Published by Safe-T-Gallery Inc.
Don Burmeister: Owner/Editor
Barbara Confino: Associate Editor
Burlesque has been back for well over a decade. Resurfacing in small venues in the 90s and drawing a mix of performers, its vibrant performance scene has gained much wider notice in the last few years. Now the Museum of Sex has devoted the entire third floor to a multimedia exhibit to showcase the revival.
The exhibit starts with clips from the film ‘Behind the BurlyQ,’ a documentary featuring interviews with a number of the stars and performers from burlesque’s great heyday in the 50s and 60’s (before the rise of topless clubs leading to today’s “gentlemen’s clubs.”) Also on display are photographs and memorabilia including a marked-up contact sheet from one of her pin-up shoots from Mara Gaye, a burlesque performer who continued as a pin-up model after she left the stage.
Representing today’s burlesque scene are photographs by Leland Bobbé and drawings by Luma Rouge. Thirty of Bobbé’s color portraits from his ongoing series are on display, fourteen of them large, even life-sized, prints, representing a cross section of the New York burlesque scene (both performers and hosts).
They present themselves as they wish to be seen and invite the viewer to look. In most images their gaze is directed at the viewer - sometimes inviting, sometimes neutral, sometimes challenging. They are shot straight on in costume, from the thighs up. We see Little Brooklyn with the world’s largest underpants, Ms Tickle with her birthday cake, Nasty Canasta with her novelty eyeglass, nose pasties and merkin, Tigger in drag as Tawny the Tigress, and many others.
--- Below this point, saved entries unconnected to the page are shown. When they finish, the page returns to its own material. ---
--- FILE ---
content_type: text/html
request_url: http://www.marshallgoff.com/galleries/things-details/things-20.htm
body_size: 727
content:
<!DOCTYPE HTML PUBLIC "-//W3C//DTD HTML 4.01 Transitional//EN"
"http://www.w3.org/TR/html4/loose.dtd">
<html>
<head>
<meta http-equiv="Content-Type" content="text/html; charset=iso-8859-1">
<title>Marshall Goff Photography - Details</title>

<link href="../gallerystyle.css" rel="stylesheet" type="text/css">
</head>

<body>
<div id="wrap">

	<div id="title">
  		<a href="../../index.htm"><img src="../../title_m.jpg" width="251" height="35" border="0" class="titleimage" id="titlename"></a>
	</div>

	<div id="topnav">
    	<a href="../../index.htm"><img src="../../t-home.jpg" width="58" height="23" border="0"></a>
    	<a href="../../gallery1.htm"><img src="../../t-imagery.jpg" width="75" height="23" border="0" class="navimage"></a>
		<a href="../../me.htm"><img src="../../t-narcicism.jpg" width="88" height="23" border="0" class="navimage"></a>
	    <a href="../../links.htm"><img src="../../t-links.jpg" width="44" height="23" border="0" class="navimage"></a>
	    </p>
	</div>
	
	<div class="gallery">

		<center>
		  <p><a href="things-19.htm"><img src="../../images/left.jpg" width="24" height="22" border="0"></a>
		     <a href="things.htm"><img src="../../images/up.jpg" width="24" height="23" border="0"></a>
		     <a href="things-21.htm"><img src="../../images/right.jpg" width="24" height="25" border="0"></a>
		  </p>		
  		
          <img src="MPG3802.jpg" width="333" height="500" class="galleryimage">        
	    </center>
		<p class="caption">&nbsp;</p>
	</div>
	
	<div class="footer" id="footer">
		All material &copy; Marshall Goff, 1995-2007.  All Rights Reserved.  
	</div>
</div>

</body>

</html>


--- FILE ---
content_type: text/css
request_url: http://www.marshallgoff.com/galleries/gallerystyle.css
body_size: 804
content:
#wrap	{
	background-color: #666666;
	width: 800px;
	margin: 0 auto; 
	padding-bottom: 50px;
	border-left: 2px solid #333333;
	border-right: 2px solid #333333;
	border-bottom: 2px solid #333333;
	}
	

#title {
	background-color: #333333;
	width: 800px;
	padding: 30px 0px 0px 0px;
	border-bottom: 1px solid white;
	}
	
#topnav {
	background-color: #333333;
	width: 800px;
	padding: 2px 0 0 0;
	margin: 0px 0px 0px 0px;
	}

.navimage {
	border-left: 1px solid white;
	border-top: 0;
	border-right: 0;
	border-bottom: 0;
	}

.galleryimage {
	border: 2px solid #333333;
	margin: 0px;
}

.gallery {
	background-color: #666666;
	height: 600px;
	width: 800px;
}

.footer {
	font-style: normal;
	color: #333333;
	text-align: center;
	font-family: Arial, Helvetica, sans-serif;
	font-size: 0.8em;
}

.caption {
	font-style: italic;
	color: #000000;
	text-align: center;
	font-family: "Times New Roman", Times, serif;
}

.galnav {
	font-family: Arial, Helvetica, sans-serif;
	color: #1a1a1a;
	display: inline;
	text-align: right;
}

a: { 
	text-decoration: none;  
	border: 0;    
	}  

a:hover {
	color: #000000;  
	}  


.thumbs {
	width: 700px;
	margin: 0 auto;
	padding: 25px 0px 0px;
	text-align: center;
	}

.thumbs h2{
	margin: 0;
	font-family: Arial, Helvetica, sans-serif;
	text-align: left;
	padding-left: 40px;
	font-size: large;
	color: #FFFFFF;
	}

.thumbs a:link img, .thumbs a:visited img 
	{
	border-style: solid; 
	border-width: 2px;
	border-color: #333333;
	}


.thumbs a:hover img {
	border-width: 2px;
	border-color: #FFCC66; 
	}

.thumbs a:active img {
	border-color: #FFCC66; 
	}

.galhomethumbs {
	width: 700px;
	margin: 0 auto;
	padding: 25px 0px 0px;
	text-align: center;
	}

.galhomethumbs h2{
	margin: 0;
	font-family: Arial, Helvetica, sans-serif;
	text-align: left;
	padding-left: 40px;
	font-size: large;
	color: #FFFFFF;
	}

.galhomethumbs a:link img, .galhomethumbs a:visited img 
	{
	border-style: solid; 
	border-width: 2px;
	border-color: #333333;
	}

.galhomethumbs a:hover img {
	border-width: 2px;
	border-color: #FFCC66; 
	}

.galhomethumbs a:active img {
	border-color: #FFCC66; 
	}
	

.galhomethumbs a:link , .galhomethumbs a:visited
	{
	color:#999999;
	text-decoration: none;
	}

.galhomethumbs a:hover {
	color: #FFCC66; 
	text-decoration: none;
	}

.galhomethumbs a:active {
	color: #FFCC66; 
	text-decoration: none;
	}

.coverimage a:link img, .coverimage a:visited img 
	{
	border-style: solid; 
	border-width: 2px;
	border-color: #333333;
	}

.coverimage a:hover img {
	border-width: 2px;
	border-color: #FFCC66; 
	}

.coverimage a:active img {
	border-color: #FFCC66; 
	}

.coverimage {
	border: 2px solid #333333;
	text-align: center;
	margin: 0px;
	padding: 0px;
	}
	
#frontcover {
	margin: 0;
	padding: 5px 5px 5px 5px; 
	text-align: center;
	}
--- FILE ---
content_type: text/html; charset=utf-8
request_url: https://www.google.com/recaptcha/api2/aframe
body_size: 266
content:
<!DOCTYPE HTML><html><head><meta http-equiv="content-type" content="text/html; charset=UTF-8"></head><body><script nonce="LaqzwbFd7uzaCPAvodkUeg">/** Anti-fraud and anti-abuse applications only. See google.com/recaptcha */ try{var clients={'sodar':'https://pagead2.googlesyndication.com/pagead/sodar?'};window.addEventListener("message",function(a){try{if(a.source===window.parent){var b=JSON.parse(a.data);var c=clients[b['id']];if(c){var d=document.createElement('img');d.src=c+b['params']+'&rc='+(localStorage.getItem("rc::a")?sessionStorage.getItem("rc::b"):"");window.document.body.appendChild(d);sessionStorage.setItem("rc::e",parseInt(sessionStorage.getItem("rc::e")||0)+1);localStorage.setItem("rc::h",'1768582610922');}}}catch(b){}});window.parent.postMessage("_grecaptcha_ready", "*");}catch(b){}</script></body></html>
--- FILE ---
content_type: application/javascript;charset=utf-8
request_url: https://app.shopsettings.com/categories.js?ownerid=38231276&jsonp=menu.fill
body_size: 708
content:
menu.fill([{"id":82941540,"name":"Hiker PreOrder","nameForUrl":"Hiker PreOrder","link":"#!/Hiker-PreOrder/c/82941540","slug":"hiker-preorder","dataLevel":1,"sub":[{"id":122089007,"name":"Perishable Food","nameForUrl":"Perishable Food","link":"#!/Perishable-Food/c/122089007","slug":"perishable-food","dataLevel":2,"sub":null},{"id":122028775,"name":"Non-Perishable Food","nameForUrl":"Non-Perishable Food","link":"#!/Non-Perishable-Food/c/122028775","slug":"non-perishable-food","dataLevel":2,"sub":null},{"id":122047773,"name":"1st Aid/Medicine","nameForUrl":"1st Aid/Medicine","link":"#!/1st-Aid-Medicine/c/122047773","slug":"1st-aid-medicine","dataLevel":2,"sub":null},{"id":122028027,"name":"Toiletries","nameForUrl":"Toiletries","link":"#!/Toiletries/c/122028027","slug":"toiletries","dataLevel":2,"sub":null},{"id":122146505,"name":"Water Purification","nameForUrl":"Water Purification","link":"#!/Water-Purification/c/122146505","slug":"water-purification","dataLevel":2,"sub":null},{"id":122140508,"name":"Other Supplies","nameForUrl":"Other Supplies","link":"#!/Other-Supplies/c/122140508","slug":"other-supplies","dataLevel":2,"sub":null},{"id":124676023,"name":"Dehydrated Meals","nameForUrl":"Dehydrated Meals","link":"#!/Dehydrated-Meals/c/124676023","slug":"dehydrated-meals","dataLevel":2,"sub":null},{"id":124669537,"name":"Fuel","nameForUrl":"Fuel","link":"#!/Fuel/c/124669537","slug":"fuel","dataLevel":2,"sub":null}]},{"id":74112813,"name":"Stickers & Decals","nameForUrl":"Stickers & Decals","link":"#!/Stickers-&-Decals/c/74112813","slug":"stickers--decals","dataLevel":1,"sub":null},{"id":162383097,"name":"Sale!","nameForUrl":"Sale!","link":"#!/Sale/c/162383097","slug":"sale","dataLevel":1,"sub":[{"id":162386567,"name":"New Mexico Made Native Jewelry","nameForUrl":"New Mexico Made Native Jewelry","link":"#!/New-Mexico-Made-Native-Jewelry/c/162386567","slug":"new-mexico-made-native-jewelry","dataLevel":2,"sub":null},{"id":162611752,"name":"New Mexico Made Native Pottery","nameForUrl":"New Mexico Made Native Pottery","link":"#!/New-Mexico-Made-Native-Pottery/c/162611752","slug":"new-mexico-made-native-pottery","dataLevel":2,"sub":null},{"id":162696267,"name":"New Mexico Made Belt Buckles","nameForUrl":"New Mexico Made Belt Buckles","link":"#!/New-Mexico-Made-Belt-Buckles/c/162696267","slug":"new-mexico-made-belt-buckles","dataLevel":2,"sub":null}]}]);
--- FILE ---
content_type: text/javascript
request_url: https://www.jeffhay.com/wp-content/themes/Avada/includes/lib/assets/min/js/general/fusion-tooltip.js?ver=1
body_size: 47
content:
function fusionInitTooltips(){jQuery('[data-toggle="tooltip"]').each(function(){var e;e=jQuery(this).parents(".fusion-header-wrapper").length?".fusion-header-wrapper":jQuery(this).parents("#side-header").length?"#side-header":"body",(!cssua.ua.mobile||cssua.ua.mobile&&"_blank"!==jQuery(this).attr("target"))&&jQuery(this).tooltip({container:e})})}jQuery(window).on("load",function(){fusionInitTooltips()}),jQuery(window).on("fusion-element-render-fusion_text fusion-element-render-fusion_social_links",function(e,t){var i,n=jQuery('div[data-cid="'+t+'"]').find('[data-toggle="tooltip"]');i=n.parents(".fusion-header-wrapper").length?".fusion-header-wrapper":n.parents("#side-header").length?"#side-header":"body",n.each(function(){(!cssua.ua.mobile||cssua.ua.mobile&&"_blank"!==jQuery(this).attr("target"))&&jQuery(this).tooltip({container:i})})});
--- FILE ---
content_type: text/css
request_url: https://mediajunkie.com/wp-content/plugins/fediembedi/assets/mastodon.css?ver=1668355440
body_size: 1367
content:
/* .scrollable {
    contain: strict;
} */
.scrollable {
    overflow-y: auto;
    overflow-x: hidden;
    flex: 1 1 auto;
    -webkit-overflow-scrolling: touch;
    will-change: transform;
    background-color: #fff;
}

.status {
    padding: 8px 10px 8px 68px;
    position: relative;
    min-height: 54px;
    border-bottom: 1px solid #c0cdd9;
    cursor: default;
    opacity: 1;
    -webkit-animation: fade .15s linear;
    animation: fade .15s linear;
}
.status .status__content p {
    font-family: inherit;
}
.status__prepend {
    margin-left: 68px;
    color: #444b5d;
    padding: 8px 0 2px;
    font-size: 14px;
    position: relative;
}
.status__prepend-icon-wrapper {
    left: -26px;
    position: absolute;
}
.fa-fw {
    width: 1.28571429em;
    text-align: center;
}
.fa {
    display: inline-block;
In a few, the gaze is off to the side or down, directing the viewer’s eye to Clams Casino’s waving tassels or to Dirty Martini’s voluptuous body; these images caught my attention by their variation from the norm. Given the impact of the large prints, I wanted to see more of the smaller prints enlarged, particularly those of BB Heart, Dangrrr Doll, and Bonnie Dunn.
Over fifty drawings by Luma Rouge of live performances complemented Bobbé’s studio portraits and were shown in a room with amateur videos of performances. Done at stage side, Luma’s drawings beautifully abstract the essence of the performer in the act of performance - a difficult task, in some instances requiring several panels (e.g., Harvest Moon, seen also in one of the video clips).
I would have liked some live performance photography included to show how the studio persona translates to the stage. At the very least, better quality contemporary performance videos could have been found (the documentary A Wink and a Smile comes to mind but a number of others are available or in production.)
To make a musical analogy, it is like the difference between a live and a studio album. To provide a comprehensive overview, both should be included.
[In the interest of full disclosure (especially to you MoS) I should note that I am a photographer who has been documenting burlesque for a number of years, concentrating on live performances!]